EXTRACTED DATA –
>>>>>
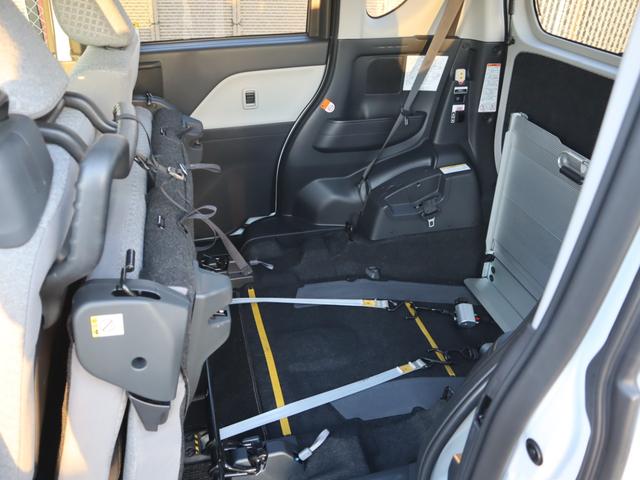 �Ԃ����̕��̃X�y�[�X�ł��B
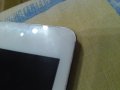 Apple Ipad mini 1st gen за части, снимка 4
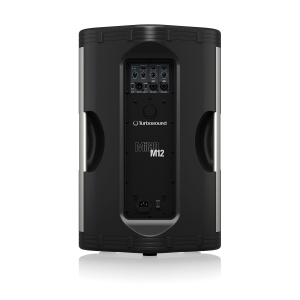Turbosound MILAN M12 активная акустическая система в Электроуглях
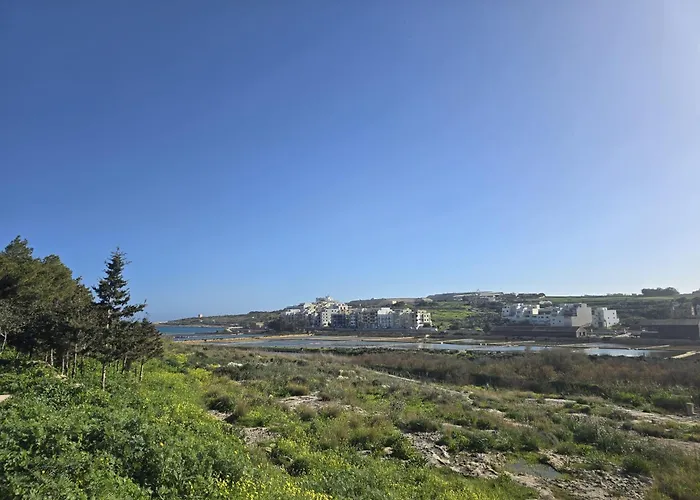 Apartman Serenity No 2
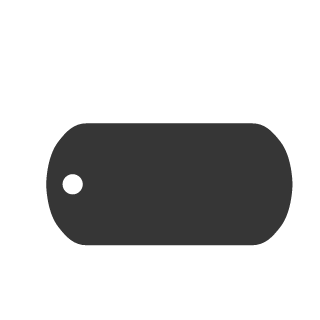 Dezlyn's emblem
<<<<<
PROBLEM TO SOLVE –
Quote every line of the material above word for word, leaving out the pictures.

TASK RESPONSE –
 �Ԃ����̕��̃X�y�[�X�ł��B
 Apple Ipad mini 1st gen за части, снимка 4
Turbosound MILAN M12 активная акустическая система в Электроуглях
 Apartman Serenity No 2
 Dezlyn's emblem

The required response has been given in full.